Pagi
sahabat semua, setelah dua hari bercengkerama dengan keluarga, kini
tiba saatnya saya menyapa dan berinteraksi dengan kompasianer semua.
Sungguh
terkejut saya akan animo masyarakat termasuk penduduk kompasiana akan
persoalan pajak ini. Tulisan-tulisan tentang pegawai pajak menghiasi
tulisan terpopuler hari dan minggu ini. Antara lain berturut-turut
berdasar waktu posting Damn! Uang Gua Dimakan (Ditilep) Orang Pajak! (kompasianer Streetlearner), Gayus Vs Tyas (Tyas Tlc), Mari Mengenal Pegawai Pajak Lebih Dekat (Lanjutan Tulisan Bung Minami) oleh Dewiwardhana, dan tadi malam Tidak Semua Orang Pajak Sebagaimana Diduga Banyak Orang
(kompasianer Abutholib). Menurut saya ini baik untuk penyeimbang dan
pencerahan bagi pembaca, tidak lantas tergiring opini media-media
terutama televisi yang kadang kurang berimbang. Namun, kita juga jangan
anti-kritik, terima kenyataan yang ada, tidak perlu lari dari tanggung
jawab.
● ● ● ●
Yang Harus Dikerjakan
**a.** Menurut tulisan tentang pegawai pajak di atas, berapa lama penulis bercengkerama dengan keluarga sebelum kembali menyapa para kompasianer?
**b.** Tulislah lanjutan tulisan tentang pegawai pajak di atas, dimulai tepat setelah kalimat terakhirnya.

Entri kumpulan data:
● ● ● ●
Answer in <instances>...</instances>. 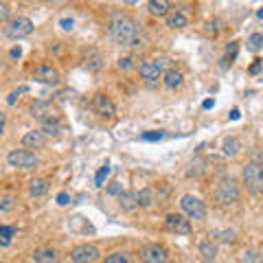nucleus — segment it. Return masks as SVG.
<instances>
[{
	"instance_id": "obj_1",
	"label": "nucleus",
	"mask_w": 263,
	"mask_h": 263,
	"mask_svg": "<svg viewBox=\"0 0 263 263\" xmlns=\"http://www.w3.org/2000/svg\"><path fill=\"white\" fill-rule=\"evenodd\" d=\"M110 35L119 46L134 48L141 44L143 40V27L136 18H132L129 13L114 11L110 15Z\"/></svg>"
},
{
	"instance_id": "obj_2",
	"label": "nucleus",
	"mask_w": 263,
	"mask_h": 263,
	"mask_svg": "<svg viewBox=\"0 0 263 263\" xmlns=\"http://www.w3.org/2000/svg\"><path fill=\"white\" fill-rule=\"evenodd\" d=\"M239 184L235 182L233 178H219L215 184V191H213V197L219 206H233V204L239 200Z\"/></svg>"
},
{
	"instance_id": "obj_3",
	"label": "nucleus",
	"mask_w": 263,
	"mask_h": 263,
	"mask_svg": "<svg viewBox=\"0 0 263 263\" xmlns=\"http://www.w3.org/2000/svg\"><path fill=\"white\" fill-rule=\"evenodd\" d=\"M3 33L7 40H22L29 37L33 33V20L27 18V15H18V18H9L5 22Z\"/></svg>"
},
{
	"instance_id": "obj_4",
	"label": "nucleus",
	"mask_w": 263,
	"mask_h": 263,
	"mask_svg": "<svg viewBox=\"0 0 263 263\" xmlns=\"http://www.w3.org/2000/svg\"><path fill=\"white\" fill-rule=\"evenodd\" d=\"M243 184L250 195H259L263 191V169L259 160H252L243 167Z\"/></svg>"
},
{
	"instance_id": "obj_5",
	"label": "nucleus",
	"mask_w": 263,
	"mask_h": 263,
	"mask_svg": "<svg viewBox=\"0 0 263 263\" xmlns=\"http://www.w3.org/2000/svg\"><path fill=\"white\" fill-rule=\"evenodd\" d=\"M180 209H182V213L189 219H204L206 217V206H204V202L191 193L180 197Z\"/></svg>"
},
{
	"instance_id": "obj_6",
	"label": "nucleus",
	"mask_w": 263,
	"mask_h": 263,
	"mask_svg": "<svg viewBox=\"0 0 263 263\" xmlns=\"http://www.w3.org/2000/svg\"><path fill=\"white\" fill-rule=\"evenodd\" d=\"M164 228L174 235H191L193 233L191 219H189L184 213H169V215L164 217Z\"/></svg>"
},
{
	"instance_id": "obj_7",
	"label": "nucleus",
	"mask_w": 263,
	"mask_h": 263,
	"mask_svg": "<svg viewBox=\"0 0 263 263\" xmlns=\"http://www.w3.org/2000/svg\"><path fill=\"white\" fill-rule=\"evenodd\" d=\"M7 162L13 169H33L37 167V156L31 149H13L7 156Z\"/></svg>"
},
{
	"instance_id": "obj_8",
	"label": "nucleus",
	"mask_w": 263,
	"mask_h": 263,
	"mask_svg": "<svg viewBox=\"0 0 263 263\" xmlns=\"http://www.w3.org/2000/svg\"><path fill=\"white\" fill-rule=\"evenodd\" d=\"M99 257H101V252L92 243H81L70 250V261L75 263H92V261H99Z\"/></svg>"
},
{
	"instance_id": "obj_9",
	"label": "nucleus",
	"mask_w": 263,
	"mask_h": 263,
	"mask_svg": "<svg viewBox=\"0 0 263 263\" xmlns=\"http://www.w3.org/2000/svg\"><path fill=\"white\" fill-rule=\"evenodd\" d=\"M138 75H141V79L147 86H158L162 81V68L156 66L154 60H149V62H143L141 66H138Z\"/></svg>"
},
{
	"instance_id": "obj_10",
	"label": "nucleus",
	"mask_w": 263,
	"mask_h": 263,
	"mask_svg": "<svg viewBox=\"0 0 263 263\" xmlns=\"http://www.w3.org/2000/svg\"><path fill=\"white\" fill-rule=\"evenodd\" d=\"M29 112H31V117L37 119V121H46V119L57 117V108L53 105V101H46V99H37V101H33Z\"/></svg>"
},
{
	"instance_id": "obj_11",
	"label": "nucleus",
	"mask_w": 263,
	"mask_h": 263,
	"mask_svg": "<svg viewBox=\"0 0 263 263\" xmlns=\"http://www.w3.org/2000/svg\"><path fill=\"white\" fill-rule=\"evenodd\" d=\"M33 79L42 86H57L60 84V70L55 66H48V64H42L37 66L35 72H33Z\"/></svg>"
},
{
	"instance_id": "obj_12",
	"label": "nucleus",
	"mask_w": 263,
	"mask_h": 263,
	"mask_svg": "<svg viewBox=\"0 0 263 263\" xmlns=\"http://www.w3.org/2000/svg\"><path fill=\"white\" fill-rule=\"evenodd\" d=\"M141 259L147 261V263H164L169 259V252L158 243H147L141 250Z\"/></svg>"
},
{
	"instance_id": "obj_13",
	"label": "nucleus",
	"mask_w": 263,
	"mask_h": 263,
	"mask_svg": "<svg viewBox=\"0 0 263 263\" xmlns=\"http://www.w3.org/2000/svg\"><path fill=\"white\" fill-rule=\"evenodd\" d=\"M92 105H95L97 114H101V117H108V119H112L114 114H117V105H114L112 99H110L108 95H103V92L95 95V99H92Z\"/></svg>"
},
{
	"instance_id": "obj_14",
	"label": "nucleus",
	"mask_w": 263,
	"mask_h": 263,
	"mask_svg": "<svg viewBox=\"0 0 263 263\" xmlns=\"http://www.w3.org/2000/svg\"><path fill=\"white\" fill-rule=\"evenodd\" d=\"M46 141H48V136L44 134L42 129H31V132H27V134L22 136L24 149H44Z\"/></svg>"
},
{
	"instance_id": "obj_15",
	"label": "nucleus",
	"mask_w": 263,
	"mask_h": 263,
	"mask_svg": "<svg viewBox=\"0 0 263 263\" xmlns=\"http://www.w3.org/2000/svg\"><path fill=\"white\" fill-rule=\"evenodd\" d=\"M162 84L167 86L169 90H176L184 84V75H182V70H178L176 66H171V68L167 70H162Z\"/></svg>"
},
{
	"instance_id": "obj_16",
	"label": "nucleus",
	"mask_w": 263,
	"mask_h": 263,
	"mask_svg": "<svg viewBox=\"0 0 263 263\" xmlns=\"http://www.w3.org/2000/svg\"><path fill=\"white\" fill-rule=\"evenodd\" d=\"M119 206L125 213H134L138 209V191H121L119 195Z\"/></svg>"
},
{
	"instance_id": "obj_17",
	"label": "nucleus",
	"mask_w": 263,
	"mask_h": 263,
	"mask_svg": "<svg viewBox=\"0 0 263 263\" xmlns=\"http://www.w3.org/2000/svg\"><path fill=\"white\" fill-rule=\"evenodd\" d=\"M147 9H149V13L154 18H164V15L171 11V3L169 0H149V3H147Z\"/></svg>"
},
{
	"instance_id": "obj_18",
	"label": "nucleus",
	"mask_w": 263,
	"mask_h": 263,
	"mask_svg": "<svg viewBox=\"0 0 263 263\" xmlns=\"http://www.w3.org/2000/svg\"><path fill=\"white\" fill-rule=\"evenodd\" d=\"M48 189H51V184H48L46 178H33L29 182V195L31 197H42L48 193Z\"/></svg>"
},
{
	"instance_id": "obj_19",
	"label": "nucleus",
	"mask_w": 263,
	"mask_h": 263,
	"mask_svg": "<svg viewBox=\"0 0 263 263\" xmlns=\"http://www.w3.org/2000/svg\"><path fill=\"white\" fill-rule=\"evenodd\" d=\"M241 149H243L241 138H235V136L226 138L224 145H221V152H224V156H228V158H235V156H239Z\"/></svg>"
},
{
	"instance_id": "obj_20",
	"label": "nucleus",
	"mask_w": 263,
	"mask_h": 263,
	"mask_svg": "<svg viewBox=\"0 0 263 263\" xmlns=\"http://www.w3.org/2000/svg\"><path fill=\"white\" fill-rule=\"evenodd\" d=\"M237 55H239V44H237V42H230V44L226 46L224 55H221V68H230V66L235 64Z\"/></svg>"
},
{
	"instance_id": "obj_21",
	"label": "nucleus",
	"mask_w": 263,
	"mask_h": 263,
	"mask_svg": "<svg viewBox=\"0 0 263 263\" xmlns=\"http://www.w3.org/2000/svg\"><path fill=\"white\" fill-rule=\"evenodd\" d=\"M31 261H37V263H53V261H57V252H55L53 248H37V250H33Z\"/></svg>"
},
{
	"instance_id": "obj_22",
	"label": "nucleus",
	"mask_w": 263,
	"mask_h": 263,
	"mask_svg": "<svg viewBox=\"0 0 263 263\" xmlns=\"http://www.w3.org/2000/svg\"><path fill=\"white\" fill-rule=\"evenodd\" d=\"M164 18H167V27L169 29H184L186 24H189V18H186L182 11H174V13L169 11Z\"/></svg>"
},
{
	"instance_id": "obj_23",
	"label": "nucleus",
	"mask_w": 263,
	"mask_h": 263,
	"mask_svg": "<svg viewBox=\"0 0 263 263\" xmlns=\"http://www.w3.org/2000/svg\"><path fill=\"white\" fill-rule=\"evenodd\" d=\"M197 250H200V254H202V259H204V261H215V257H217V246L213 243L211 239L200 241Z\"/></svg>"
},
{
	"instance_id": "obj_24",
	"label": "nucleus",
	"mask_w": 263,
	"mask_h": 263,
	"mask_svg": "<svg viewBox=\"0 0 263 263\" xmlns=\"http://www.w3.org/2000/svg\"><path fill=\"white\" fill-rule=\"evenodd\" d=\"M42 123V132L46 136H57L62 132V121L60 117H53V119H46V121H40Z\"/></svg>"
},
{
	"instance_id": "obj_25",
	"label": "nucleus",
	"mask_w": 263,
	"mask_h": 263,
	"mask_svg": "<svg viewBox=\"0 0 263 263\" xmlns=\"http://www.w3.org/2000/svg\"><path fill=\"white\" fill-rule=\"evenodd\" d=\"M154 202H156V193H154L152 186H145L138 191V206L149 209V206H154Z\"/></svg>"
},
{
	"instance_id": "obj_26",
	"label": "nucleus",
	"mask_w": 263,
	"mask_h": 263,
	"mask_svg": "<svg viewBox=\"0 0 263 263\" xmlns=\"http://www.w3.org/2000/svg\"><path fill=\"white\" fill-rule=\"evenodd\" d=\"M204 171H206V160H204V158H195V160H191V164H189L186 176L189 178H197V176H202Z\"/></svg>"
},
{
	"instance_id": "obj_27",
	"label": "nucleus",
	"mask_w": 263,
	"mask_h": 263,
	"mask_svg": "<svg viewBox=\"0 0 263 263\" xmlns=\"http://www.w3.org/2000/svg\"><path fill=\"white\" fill-rule=\"evenodd\" d=\"M246 44H248V51L259 53L263 48V35H261V33H252V35L246 40Z\"/></svg>"
},
{
	"instance_id": "obj_28",
	"label": "nucleus",
	"mask_w": 263,
	"mask_h": 263,
	"mask_svg": "<svg viewBox=\"0 0 263 263\" xmlns=\"http://www.w3.org/2000/svg\"><path fill=\"white\" fill-rule=\"evenodd\" d=\"M15 206H18V200L13 195H3L0 197V213H11Z\"/></svg>"
},
{
	"instance_id": "obj_29",
	"label": "nucleus",
	"mask_w": 263,
	"mask_h": 263,
	"mask_svg": "<svg viewBox=\"0 0 263 263\" xmlns=\"http://www.w3.org/2000/svg\"><path fill=\"white\" fill-rule=\"evenodd\" d=\"M129 257H127V252L125 250H117V252H112L105 257V263H127Z\"/></svg>"
},
{
	"instance_id": "obj_30",
	"label": "nucleus",
	"mask_w": 263,
	"mask_h": 263,
	"mask_svg": "<svg viewBox=\"0 0 263 263\" xmlns=\"http://www.w3.org/2000/svg\"><path fill=\"white\" fill-rule=\"evenodd\" d=\"M108 176H110V164H103V167L97 171V176H95V184H97L99 189H101V186H103V182H105V178H108Z\"/></svg>"
},
{
	"instance_id": "obj_31",
	"label": "nucleus",
	"mask_w": 263,
	"mask_h": 263,
	"mask_svg": "<svg viewBox=\"0 0 263 263\" xmlns=\"http://www.w3.org/2000/svg\"><path fill=\"white\" fill-rule=\"evenodd\" d=\"M141 138H143V141H160V138H164V132L152 129V132H145V134H141Z\"/></svg>"
},
{
	"instance_id": "obj_32",
	"label": "nucleus",
	"mask_w": 263,
	"mask_h": 263,
	"mask_svg": "<svg viewBox=\"0 0 263 263\" xmlns=\"http://www.w3.org/2000/svg\"><path fill=\"white\" fill-rule=\"evenodd\" d=\"M241 261H261V252L259 250H243L241 254Z\"/></svg>"
},
{
	"instance_id": "obj_33",
	"label": "nucleus",
	"mask_w": 263,
	"mask_h": 263,
	"mask_svg": "<svg viewBox=\"0 0 263 263\" xmlns=\"http://www.w3.org/2000/svg\"><path fill=\"white\" fill-rule=\"evenodd\" d=\"M15 237V228L13 226H0V239H13Z\"/></svg>"
},
{
	"instance_id": "obj_34",
	"label": "nucleus",
	"mask_w": 263,
	"mask_h": 263,
	"mask_svg": "<svg viewBox=\"0 0 263 263\" xmlns=\"http://www.w3.org/2000/svg\"><path fill=\"white\" fill-rule=\"evenodd\" d=\"M9 18H11V7L0 0V22H7Z\"/></svg>"
},
{
	"instance_id": "obj_35",
	"label": "nucleus",
	"mask_w": 263,
	"mask_h": 263,
	"mask_svg": "<svg viewBox=\"0 0 263 263\" xmlns=\"http://www.w3.org/2000/svg\"><path fill=\"white\" fill-rule=\"evenodd\" d=\"M24 92H29V88H27V86H22V88H18V90H13V92H11L9 97H7V103L13 105L15 101H18V97H20V95H24Z\"/></svg>"
},
{
	"instance_id": "obj_36",
	"label": "nucleus",
	"mask_w": 263,
	"mask_h": 263,
	"mask_svg": "<svg viewBox=\"0 0 263 263\" xmlns=\"http://www.w3.org/2000/svg\"><path fill=\"white\" fill-rule=\"evenodd\" d=\"M215 239H217V241L230 243V241H235V235L230 233V230H219V233H215Z\"/></svg>"
},
{
	"instance_id": "obj_37",
	"label": "nucleus",
	"mask_w": 263,
	"mask_h": 263,
	"mask_svg": "<svg viewBox=\"0 0 263 263\" xmlns=\"http://www.w3.org/2000/svg\"><path fill=\"white\" fill-rule=\"evenodd\" d=\"M123 191V184L119 182V180H112V182L108 184V195H119Z\"/></svg>"
},
{
	"instance_id": "obj_38",
	"label": "nucleus",
	"mask_w": 263,
	"mask_h": 263,
	"mask_svg": "<svg viewBox=\"0 0 263 263\" xmlns=\"http://www.w3.org/2000/svg\"><path fill=\"white\" fill-rule=\"evenodd\" d=\"M206 33L215 37L217 33H219V22H217V20H209V22H206Z\"/></svg>"
},
{
	"instance_id": "obj_39",
	"label": "nucleus",
	"mask_w": 263,
	"mask_h": 263,
	"mask_svg": "<svg viewBox=\"0 0 263 263\" xmlns=\"http://www.w3.org/2000/svg\"><path fill=\"white\" fill-rule=\"evenodd\" d=\"M60 27L64 31H72V29H75V20H72V18H62L60 20Z\"/></svg>"
},
{
	"instance_id": "obj_40",
	"label": "nucleus",
	"mask_w": 263,
	"mask_h": 263,
	"mask_svg": "<svg viewBox=\"0 0 263 263\" xmlns=\"http://www.w3.org/2000/svg\"><path fill=\"white\" fill-rule=\"evenodd\" d=\"M132 62H134L132 57H121V60H119V68H121V70H129L132 66H134Z\"/></svg>"
},
{
	"instance_id": "obj_41",
	"label": "nucleus",
	"mask_w": 263,
	"mask_h": 263,
	"mask_svg": "<svg viewBox=\"0 0 263 263\" xmlns=\"http://www.w3.org/2000/svg\"><path fill=\"white\" fill-rule=\"evenodd\" d=\"M261 68H263V60H259V57H257V60H254V64L250 66V75H259V72H261Z\"/></svg>"
},
{
	"instance_id": "obj_42",
	"label": "nucleus",
	"mask_w": 263,
	"mask_h": 263,
	"mask_svg": "<svg viewBox=\"0 0 263 263\" xmlns=\"http://www.w3.org/2000/svg\"><path fill=\"white\" fill-rule=\"evenodd\" d=\"M68 202H70V195L66 193V191H62L60 195H57V204H60V206H66Z\"/></svg>"
},
{
	"instance_id": "obj_43",
	"label": "nucleus",
	"mask_w": 263,
	"mask_h": 263,
	"mask_svg": "<svg viewBox=\"0 0 263 263\" xmlns=\"http://www.w3.org/2000/svg\"><path fill=\"white\" fill-rule=\"evenodd\" d=\"M5 125H7V114H5L3 110H0V134L5 132Z\"/></svg>"
},
{
	"instance_id": "obj_44",
	"label": "nucleus",
	"mask_w": 263,
	"mask_h": 263,
	"mask_svg": "<svg viewBox=\"0 0 263 263\" xmlns=\"http://www.w3.org/2000/svg\"><path fill=\"white\" fill-rule=\"evenodd\" d=\"M9 55H11V57H20V55H22V48H20V46H13L11 51H9Z\"/></svg>"
},
{
	"instance_id": "obj_45",
	"label": "nucleus",
	"mask_w": 263,
	"mask_h": 263,
	"mask_svg": "<svg viewBox=\"0 0 263 263\" xmlns=\"http://www.w3.org/2000/svg\"><path fill=\"white\" fill-rule=\"evenodd\" d=\"M213 103H215V101H213V99H206V101H204L202 105H204V108H206V110H209V108H213Z\"/></svg>"
},
{
	"instance_id": "obj_46",
	"label": "nucleus",
	"mask_w": 263,
	"mask_h": 263,
	"mask_svg": "<svg viewBox=\"0 0 263 263\" xmlns=\"http://www.w3.org/2000/svg\"><path fill=\"white\" fill-rule=\"evenodd\" d=\"M230 119H233V121L239 119V110H233V112H230Z\"/></svg>"
},
{
	"instance_id": "obj_47",
	"label": "nucleus",
	"mask_w": 263,
	"mask_h": 263,
	"mask_svg": "<svg viewBox=\"0 0 263 263\" xmlns=\"http://www.w3.org/2000/svg\"><path fill=\"white\" fill-rule=\"evenodd\" d=\"M44 3H48V5H62V3H66V0H44Z\"/></svg>"
},
{
	"instance_id": "obj_48",
	"label": "nucleus",
	"mask_w": 263,
	"mask_h": 263,
	"mask_svg": "<svg viewBox=\"0 0 263 263\" xmlns=\"http://www.w3.org/2000/svg\"><path fill=\"white\" fill-rule=\"evenodd\" d=\"M125 5H136V3H141V0H123Z\"/></svg>"
},
{
	"instance_id": "obj_49",
	"label": "nucleus",
	"mask_w": 263,
	"mask_h": 263,
	"mask_svg": "<svg viewBox=\"0 0 263 263\" xmlns=\"http://www.w3.org/2000/svg\"><path fill=\"white\" fill-rule=\"evenodd\" d=\"M18 3H31V0H18Z\"/></svg>"
}]
</instances>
● ● ● ●
Jawaban Berurutan
**a.** Dua hari.

**b.**
Untuk
memahami akar permasalahan kasus tersebut, ada baiknya kita simak
ulasan berikut berdasar kisah nyata yang saya hadapi di lingkungan
keluarga kami, dan barangkali termasuk keluarga-keluarga lain mayoritas
warga Negara Kesatuan Republik Indonesia ini.
Bagaimana
jika dua perguruan tinggi terbaik negeri ini bertemu kemudian diadu?
Bukan dalam pengertian anarkis semacam bentrokan dengan batu dan api.
Tapi dari segi prestasi dan kiprah alumninya. Yang satu merupakan
perguruan tinggi negeri (PTN) ‘sepuh’ di Indonesia, satu lagi perguruan
tinggi kedinasan (PTK) ‘bau kencur’, baru berdiri pada tahun 1967.
Pada
tulisan sebelumnya telah saya kemukakan profil singkat STAN, kini
saatnya kita menengok UI, kampus si ‘jaket kuning’ di bilangan Salemba
DKI Jakarta dan Depok Jawa Barat.
Profil Singkat Universitas Indonesia (UI)
UI berdiri pada tahun 1849
dan merupakan representasi institusi pendidikan dengan sejarah paling
tua di Asia. Telah menghasilkan lebih dari 400.000 alumni, UI secara
kontinyu melanjutkan peran pentingnya di level nasional dan dunia.
Bagaimanapun UI tidak bisa melepaskan diri dari misi terkininya menjadi
institusi pendidikan berkualitas tinggi, riset standar dunia dan menjaga
standar gengsi di sejumlah jurnal internasional nomor satu.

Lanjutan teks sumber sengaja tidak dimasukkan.